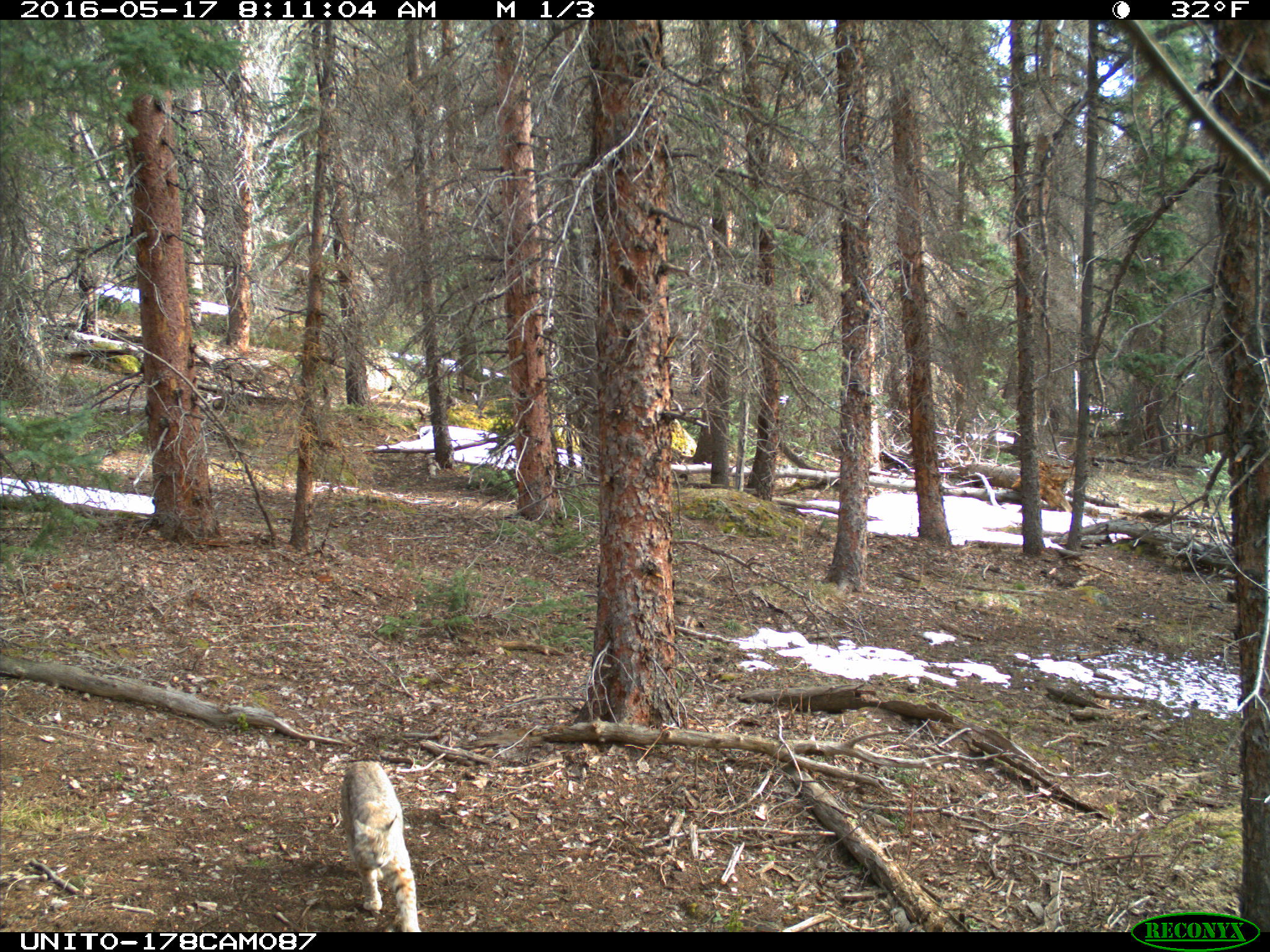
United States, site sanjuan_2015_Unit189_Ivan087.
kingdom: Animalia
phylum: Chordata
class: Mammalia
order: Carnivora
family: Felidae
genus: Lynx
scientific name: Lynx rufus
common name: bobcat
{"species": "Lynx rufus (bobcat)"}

# # # #

__WORK INSTRUCTIONS__.
Where a record holds a picture, skip the picture and copy everything else exactly.

__ANSWER BOX__.
United States, site sanjuan_2015_Unit189_Ivan087.
kingdom: Animalia
phylum: Chordata
class: Mammalia
order: Carnivora
family: Felidae
genus: Lynx
scientific name: Lynx rufus
common name: bobcat
{"species": "Lynx rufus (bobcat)"}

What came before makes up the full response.